ミドルウェアを開発するわけじゃない場合では、認証・認可やアカウント情報の管理をアプリケーション本体で実装したくない。

状態管理・永続化

簡単な永続化(複数の集約やエンティティを横断した整合性の確認が不要など)の場合はクライアントから永続化サービスを利用すると簡単になる。

これにはフルマネージドでオートスケールするKVSがあると楽になる。 さらに前述の認証基盤に対応してるとなお嬉しい。

特にFirestoreはクライアントから直接ユーザー単位で認証できる。
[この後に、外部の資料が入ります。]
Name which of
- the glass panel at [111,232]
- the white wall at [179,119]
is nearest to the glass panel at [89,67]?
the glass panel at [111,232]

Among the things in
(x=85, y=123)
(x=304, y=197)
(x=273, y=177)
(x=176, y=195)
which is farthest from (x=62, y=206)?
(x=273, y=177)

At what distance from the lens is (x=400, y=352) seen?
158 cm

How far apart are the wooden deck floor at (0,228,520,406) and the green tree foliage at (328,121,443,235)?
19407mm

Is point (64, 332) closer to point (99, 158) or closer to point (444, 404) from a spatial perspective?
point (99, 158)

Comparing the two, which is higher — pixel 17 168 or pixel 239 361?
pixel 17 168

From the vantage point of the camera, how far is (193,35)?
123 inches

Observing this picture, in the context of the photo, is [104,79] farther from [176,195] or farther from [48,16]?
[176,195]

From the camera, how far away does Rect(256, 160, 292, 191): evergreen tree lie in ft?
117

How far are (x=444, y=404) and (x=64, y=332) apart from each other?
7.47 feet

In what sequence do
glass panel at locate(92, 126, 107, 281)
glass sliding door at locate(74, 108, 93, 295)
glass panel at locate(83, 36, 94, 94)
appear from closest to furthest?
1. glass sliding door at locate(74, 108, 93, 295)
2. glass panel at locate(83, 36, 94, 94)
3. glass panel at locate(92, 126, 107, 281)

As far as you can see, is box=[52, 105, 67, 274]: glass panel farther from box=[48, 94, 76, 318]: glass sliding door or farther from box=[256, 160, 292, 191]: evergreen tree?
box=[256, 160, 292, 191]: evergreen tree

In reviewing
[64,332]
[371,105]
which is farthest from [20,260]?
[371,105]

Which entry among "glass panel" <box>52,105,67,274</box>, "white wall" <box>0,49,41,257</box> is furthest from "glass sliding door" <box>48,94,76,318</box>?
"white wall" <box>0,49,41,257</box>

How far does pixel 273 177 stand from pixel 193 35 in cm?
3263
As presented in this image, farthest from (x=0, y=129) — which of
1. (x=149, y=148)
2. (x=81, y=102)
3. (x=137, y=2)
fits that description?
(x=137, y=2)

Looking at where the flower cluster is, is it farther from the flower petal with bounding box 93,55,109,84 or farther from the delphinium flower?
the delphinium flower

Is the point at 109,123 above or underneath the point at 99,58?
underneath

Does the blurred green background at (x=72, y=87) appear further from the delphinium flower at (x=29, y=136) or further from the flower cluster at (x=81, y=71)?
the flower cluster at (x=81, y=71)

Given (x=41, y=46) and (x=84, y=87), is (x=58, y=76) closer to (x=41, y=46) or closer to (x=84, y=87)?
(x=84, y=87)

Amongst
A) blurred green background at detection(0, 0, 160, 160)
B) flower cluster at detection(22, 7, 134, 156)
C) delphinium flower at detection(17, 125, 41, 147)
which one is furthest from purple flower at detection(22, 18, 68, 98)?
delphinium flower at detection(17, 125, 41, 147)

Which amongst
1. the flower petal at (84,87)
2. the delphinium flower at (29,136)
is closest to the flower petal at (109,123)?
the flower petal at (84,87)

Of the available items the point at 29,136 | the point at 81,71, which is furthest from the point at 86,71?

ただしミスるとセキュリティ周りのリスクが大きい。

サーバーレスの開発ツール

サーバーレスアーキテクチャは非同期処理を前提とする箇所が多く設計で考慮することは多くなる。 またイベントハンドラを中心に構成するため、全体の処理フローが把握しづらくなる。 更にアプリケーションは処理基盤に依存しがちで再現性も確保しづらくなる。

これらの問題の一部はサブコンテキストを適切に切り出し、クリーンアーキテクチャなどを用いて適切にドメインを独立させれば軽減させられる。

一方、実装方針自体がインフラやサービスに依存してしまう。 そこはそれぞれツールが提供されているので使ってしまう方がいい。 これらのツールはサポートするサービスやインフラへのデプロイを簡単にするし、デプロイ後に想定されるイベントをローカル環境でシミュレートできたりとテストを簡単にしてくれたりする。

ツール 説明
Firebase 買収されてGCPの一部に入ったサービス用のツール
AWS SAM AWS公式というか買収されたツール(ローカルでAWSのイベントを再現できる)
Serverless マルチクラウドな定番ツール(デプロイなどを簡単にしてくれる)

FirebaseはもともとBaaSを提供していたけれどGCPと統一されCloud Functionsも提供されている。 アプリケーションのバックエンド向けの汎用な機能が重複なく揃っている。 なのでFirebaseを基盤に決めてしまうと悩まずに開発をはじめられる。

AWS SAMAWS CloudFormationの拡張ツール。 AWS専用ではあるものの、ローカルでLambdaのハンドラをシミュレートしてパイプ経由でイベントを渡せる。また典型的なイベントを生成できる。 これらを組み合わせることで容易にローカル環境でテストできる。

Serverlessはマルチベンダに対応している。 SAMとの比較はComparisons: Serverless vs. other toolsで行われている。